**** READING TEXT ****

1. Bounded by design. Both files have hard byte caps. Unbounded markdown (“everything CLAUDE.md”) is the dominant competitor pattern; bounded memory is the wedge.
2. Agent-curated. Adds, replaces, consolidates are tool calls the LLM makes — not human-edited config (though humans CAN edit the files directly; they’re just markdown).
3. File-on-disk and portable. No database, no JSON envelope. Plain markdown, git add-able, human-readable.
4. Cross-session continuity. Memory persists across metis chat invocations. The agent doesn’t relearn the workspace every session.
5. Eviction is observable. Soft-cap overflow emits memory.eviction as a signal the agent must consolidate; hard-cap overflow rejects the write so the agent can’t keep growing.
6. No silent garbage collection. The agent decides what to evict via memory_consolidate. Auto-pruning would lose curation.

2.2 Non-goals

1. Vector storage or semantic search. Both files are short enough that the LLM reads them in full every turn. No retrieval; no RAG.

**** INPUT DATA ****

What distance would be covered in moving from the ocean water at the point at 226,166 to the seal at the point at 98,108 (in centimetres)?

****

**BRIEF A:** In the memory design notes, why are vector storage and semantic search left out? Answer in one to three sentences.
**BRIEF B:** Turn the point in the memory design notes that begins "Eviction is observable" into a short list, keeping its main facts.
**BRIEF C:** Extract the part of the memory design notes starting at "1. Bounded by" and ending at "can’t keep growing.".

**EXERCISE RESPONSE A:** Both memory files are short enough that the LLM reads them in full on every turn. Because of that, no retrieval or RAG is needed.

**EXERCISE RESPONSE B:**
- Eviction can be seen.
- Going over the soft cap emits memory.eviction, a signal that the agent must consolidate.
- Going over the hard cap rejects the write, so the agent can't keep growing.

**EXERCISE RESPONSE C:**
1. Bounded by design. Both files have hard byte caps. Unbounded markdown (“everything CLAUDE.md”) is the dominant competitor pattern; bounded memory is the wedge.
2. Agent-curated. Adds, replaces, consolidates are tool calls the LLM makes — not human-edited config (though humans CAN edit the files directly; they’re just markdown).
3. File-on-disk and portable. No database, no JSON envelope. Plain markdown, git add-able, human-readable.
4. Cross-session continuity. Memory persists across metis chat invocations. The agent doesn’t relearn the workspace every session.
5. Eviction is observable. Soft-cap overflow emits memory.eviction as a signal the agent must consolidate; hard-cap overflow rejects the write so the agent can’t keep growing.